B E S C H R E I B U N G:
Das Weingut an der Nahe mit 10 ha baut überwiegend Riesling und Spätburgunder an und dies teilweise in VDP zertifizierten Lagen. Aber auch die Rebflächen der anderen Lagen bieten das Potential, große Weine auf die Flasche zu bringen.

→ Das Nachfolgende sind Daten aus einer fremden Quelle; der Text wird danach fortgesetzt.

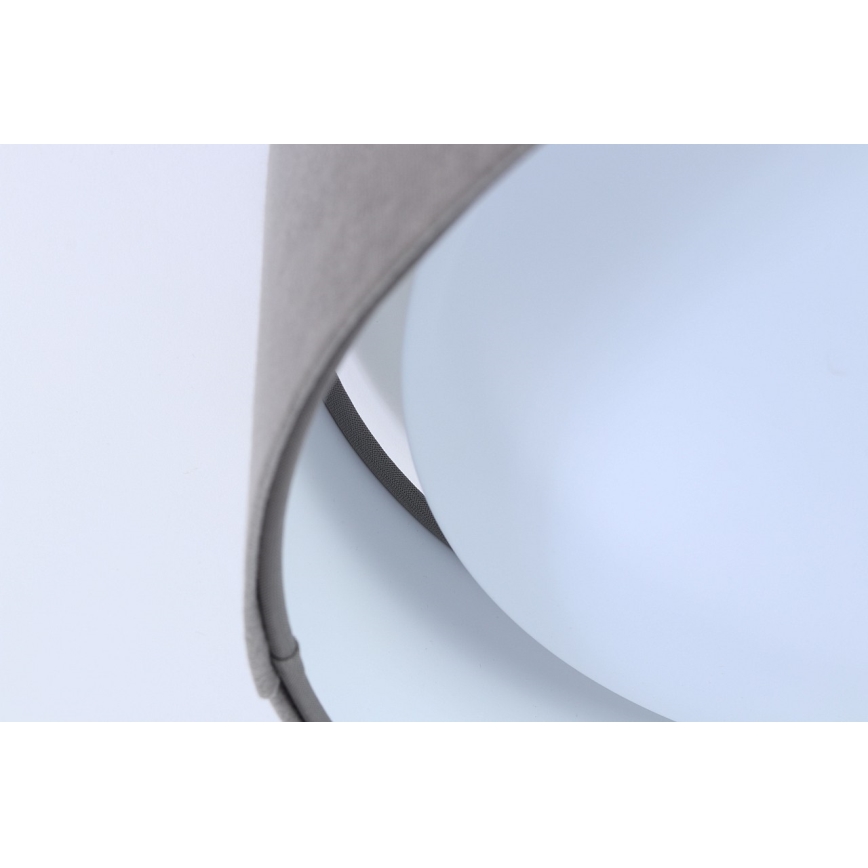 Plafonnier LED GALAXY LED/24W/230V Ø 44 cm gris/blanc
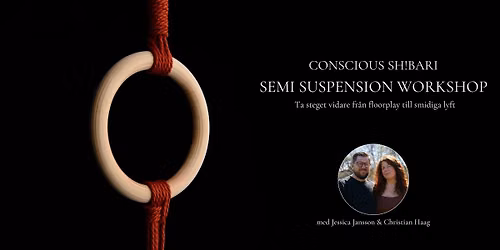 Sh!bari workshop: Semi-suspension, Sthlm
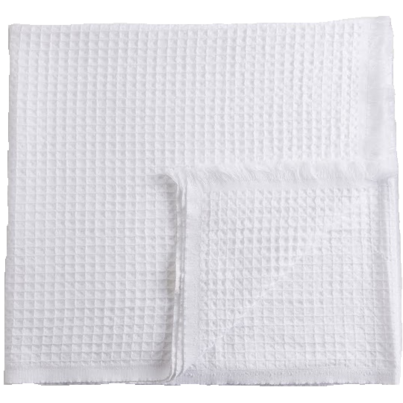 One Wednesday Bath Towel White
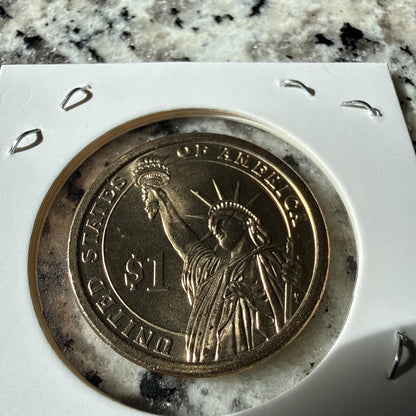4 Pack Thomas Jefferson Presidential Dollar Liberty Reverse US Mint Coins
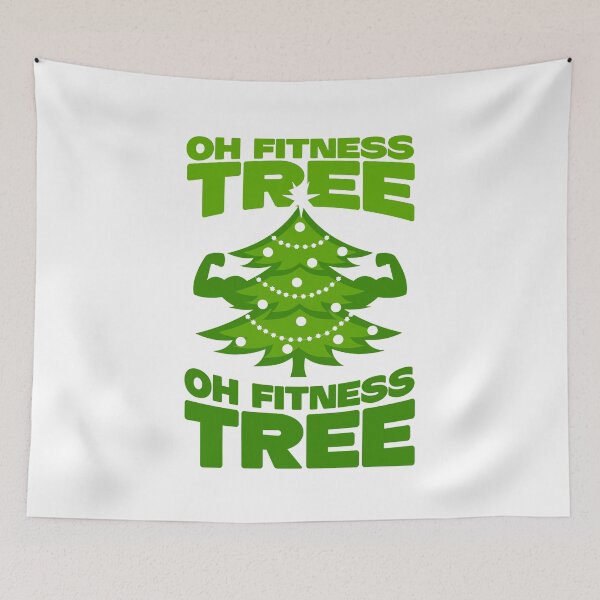 Item preview, Oh Fitness Tree Oh Fitness Tree designed and sold by thingsandthings.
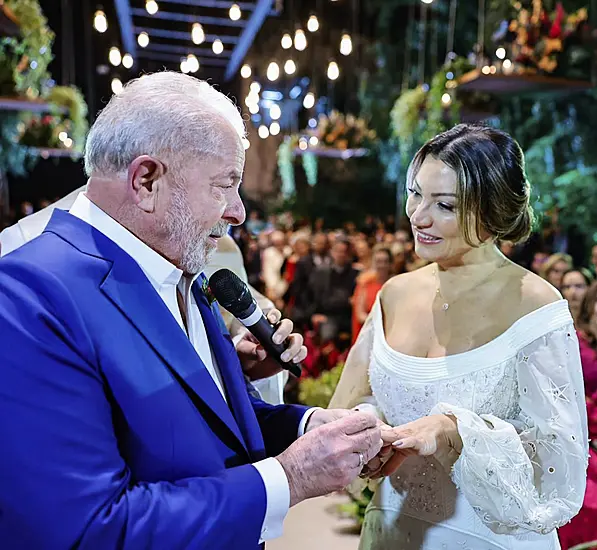 Brazil’s Lula Marries At 76 Ahead Of Presidential Election In October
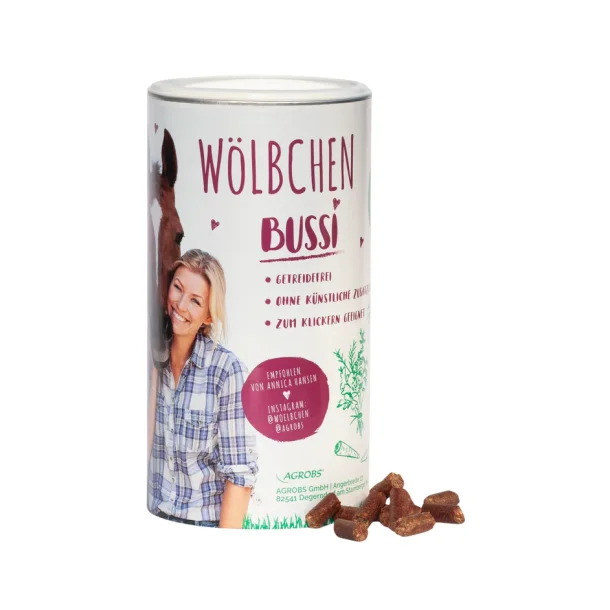 Agrobs Wlbchen Bussi - 750g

Es ist das Zusammenspiel zwischen den fruchtbaren Böden und dem fast schon mediterranen Klima, dass aus den Trauben charakterstarke Weine werden lässt. Tradition und Moderne, das wäre eine perfekte Kombination, um diesen Betrieb in einer atemberaubenden Landschaft aus rauhen Felsen und lieblichem Fluss aus dem Dornröschenschlaf zu wecken. Schreiben Sie (Ihre eigene) Wein-Geschichte. Ausgeglichen, mild und regenarm ist das Klima in der Region. An der unteren Nahe zwischen Bingen und Bad Kreuznach gedeihen Burgundersorten und klimatisch anspruchsvolle rote Sorten besonders gut, mit hohen Mostgewichten und einer moderaten Säurestruktur. So entstehen rassige, fruchtige und schlanke Weine.
Die historische Hofstelle aus dem 19. Jahrhundert kann sowohl für die Produktion, als auch als repräsentativer Ort für die Weinvermarktung umgebaut werden. In dem Gebäude ist auch Platz für die private Wohnung und einige Gästeappartements.
Der Fassweinanteil stammt auch aus den Premiumlagen, dieser bietet hier viel Potenzial für den Aufbau einer neuen Kundengruppe für Grand Cru Weine, aber auch für trinkfreudige Alltagsweine.
Alternativ, oder als Erweiterungsmöglichkeit, gibt es am Ortsrand eine attraktive Aussiedlungsfläche, die genug Platz bietet, um sowohl den Außenbetrieb, als evtl. auch die Produktion und einen Verkostungsraum mit Panoramablick zu bauen. Es wäre noch zu prüfen, ob dort auch ein gastronomisches Konzept möglich wäre.